「ロシアはIS掃討を名目にシリア空爆もし、シリア沖の地中海に空母も出しています。米国も入る北大西洋条約機構(NATO)に加盟したバルト3国では、民兵組織もロシア占領を前提に訓練をするほど一触即発の状態。米国にとっては、中東と西欧から引くに引けない状況なのです」(前出の奥山氏)

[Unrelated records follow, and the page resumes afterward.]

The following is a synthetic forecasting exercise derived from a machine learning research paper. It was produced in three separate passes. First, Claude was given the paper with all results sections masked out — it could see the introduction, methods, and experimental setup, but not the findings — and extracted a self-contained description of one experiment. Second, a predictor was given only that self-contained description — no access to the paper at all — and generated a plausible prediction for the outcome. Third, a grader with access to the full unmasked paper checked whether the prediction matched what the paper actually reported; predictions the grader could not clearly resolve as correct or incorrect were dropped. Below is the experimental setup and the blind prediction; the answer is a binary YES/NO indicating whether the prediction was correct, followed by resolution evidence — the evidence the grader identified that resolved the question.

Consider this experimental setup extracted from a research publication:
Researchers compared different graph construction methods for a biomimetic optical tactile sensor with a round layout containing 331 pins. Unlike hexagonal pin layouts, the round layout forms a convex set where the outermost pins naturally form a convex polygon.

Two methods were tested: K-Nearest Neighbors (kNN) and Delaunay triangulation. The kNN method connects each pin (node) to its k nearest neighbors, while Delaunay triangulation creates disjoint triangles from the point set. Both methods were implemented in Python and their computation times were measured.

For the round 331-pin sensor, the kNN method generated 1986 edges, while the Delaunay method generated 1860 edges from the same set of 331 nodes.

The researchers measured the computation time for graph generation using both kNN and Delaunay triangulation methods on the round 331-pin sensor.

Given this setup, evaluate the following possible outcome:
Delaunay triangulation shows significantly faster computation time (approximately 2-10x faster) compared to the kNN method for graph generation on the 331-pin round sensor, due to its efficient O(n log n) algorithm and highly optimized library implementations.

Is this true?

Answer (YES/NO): NO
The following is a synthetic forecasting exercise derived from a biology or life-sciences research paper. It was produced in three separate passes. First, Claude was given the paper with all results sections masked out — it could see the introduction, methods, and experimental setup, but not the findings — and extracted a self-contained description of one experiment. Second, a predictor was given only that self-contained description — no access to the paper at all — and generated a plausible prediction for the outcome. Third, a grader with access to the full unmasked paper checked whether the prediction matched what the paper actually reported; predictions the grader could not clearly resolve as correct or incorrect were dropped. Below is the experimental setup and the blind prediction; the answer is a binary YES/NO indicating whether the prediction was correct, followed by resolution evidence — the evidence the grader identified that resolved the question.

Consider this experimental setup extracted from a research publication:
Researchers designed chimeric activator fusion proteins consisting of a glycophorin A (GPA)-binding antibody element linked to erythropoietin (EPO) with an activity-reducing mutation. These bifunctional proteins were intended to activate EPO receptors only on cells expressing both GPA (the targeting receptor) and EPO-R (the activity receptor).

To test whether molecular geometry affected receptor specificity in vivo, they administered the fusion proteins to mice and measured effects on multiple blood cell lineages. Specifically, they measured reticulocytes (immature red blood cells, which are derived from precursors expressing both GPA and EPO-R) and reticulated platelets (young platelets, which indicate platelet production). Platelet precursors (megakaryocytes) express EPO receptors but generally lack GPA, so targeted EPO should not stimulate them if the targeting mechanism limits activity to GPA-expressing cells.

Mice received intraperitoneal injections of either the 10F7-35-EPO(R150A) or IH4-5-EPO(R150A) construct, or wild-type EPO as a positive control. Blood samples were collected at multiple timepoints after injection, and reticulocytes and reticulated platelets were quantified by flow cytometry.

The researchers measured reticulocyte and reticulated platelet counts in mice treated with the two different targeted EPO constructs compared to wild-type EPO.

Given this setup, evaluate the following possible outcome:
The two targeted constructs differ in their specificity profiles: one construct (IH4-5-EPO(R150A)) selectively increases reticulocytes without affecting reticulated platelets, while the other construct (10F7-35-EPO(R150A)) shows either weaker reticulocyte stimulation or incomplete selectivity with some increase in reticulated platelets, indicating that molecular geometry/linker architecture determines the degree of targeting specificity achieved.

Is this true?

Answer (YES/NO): NO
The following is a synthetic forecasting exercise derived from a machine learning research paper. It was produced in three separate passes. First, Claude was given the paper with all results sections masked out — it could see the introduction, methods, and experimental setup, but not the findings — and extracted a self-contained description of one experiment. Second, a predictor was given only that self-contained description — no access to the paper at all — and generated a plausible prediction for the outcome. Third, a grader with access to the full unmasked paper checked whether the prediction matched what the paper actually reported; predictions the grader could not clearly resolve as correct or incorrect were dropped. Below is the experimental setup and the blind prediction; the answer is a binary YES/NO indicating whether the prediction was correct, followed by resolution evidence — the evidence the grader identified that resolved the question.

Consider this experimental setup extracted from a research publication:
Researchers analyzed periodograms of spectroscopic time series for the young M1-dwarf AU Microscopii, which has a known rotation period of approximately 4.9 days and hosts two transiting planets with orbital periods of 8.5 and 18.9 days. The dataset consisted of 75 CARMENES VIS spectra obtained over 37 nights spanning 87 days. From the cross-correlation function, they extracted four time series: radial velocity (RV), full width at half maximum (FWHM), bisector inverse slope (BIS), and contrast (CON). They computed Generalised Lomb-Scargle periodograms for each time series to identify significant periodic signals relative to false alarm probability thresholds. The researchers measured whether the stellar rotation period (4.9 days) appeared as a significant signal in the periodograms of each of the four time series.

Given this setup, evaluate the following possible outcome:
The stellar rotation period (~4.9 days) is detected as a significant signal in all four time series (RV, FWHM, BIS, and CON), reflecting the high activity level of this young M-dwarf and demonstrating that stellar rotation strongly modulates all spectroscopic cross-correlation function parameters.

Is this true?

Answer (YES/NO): NO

 つまり、東アジアを押さえるには日本は重要だが、西欧、中東、東アジアの3地域の脅威の順位が変わってしまったのだ。米国にとって悩ましいのが、戦後は世界のGDPの5割以上を占めていたが、現在は2割ほどに低下。さらに、軍事面での歳出も陸海空軍にとどまらず、宇宙やサイバー空間と範囲が拡大。財布は一つ。限られた資金をどこに振り分けるかが問題なのだ。

 国際政治学者で『最強兵器としての地政学』(ハート出版)の著者の藤井厳喜氏は「NATOも日米安保も米国が第2次大戦後、最も力があるときに作った枠組み。トランプ氏の主張はつまり、われわれはもうこの仕組みを維持するだけの経済力がない、ない袖は振れないと言っているんです」と語る。

 となれば、トランプ政権以降の日本は、自国の防衛に関して、米国から判断を迫られる可能性が高い。

「現在、在日米軍は4万人規模ですが、5~10年かけて最終的には1万人規模に変わる可能性もあるのでは。急激に勢力均衡が崩れれば、中国がこれまで以上に出てくる可能性もある」(藤井氏)

 最悪のシナリオとして、南シナ海が中国の「領海」となることも考えられる。藤井氏によると、東シナ海は浅く、原子力潜水艦が潜伏する基地とはなり得ないが、南シナ海には十分な深度がある。公海なら、空から原潜の存在は確認できるが、領海になれば話は別。長期間、深く潜航し、数や動きの把握が困難になる。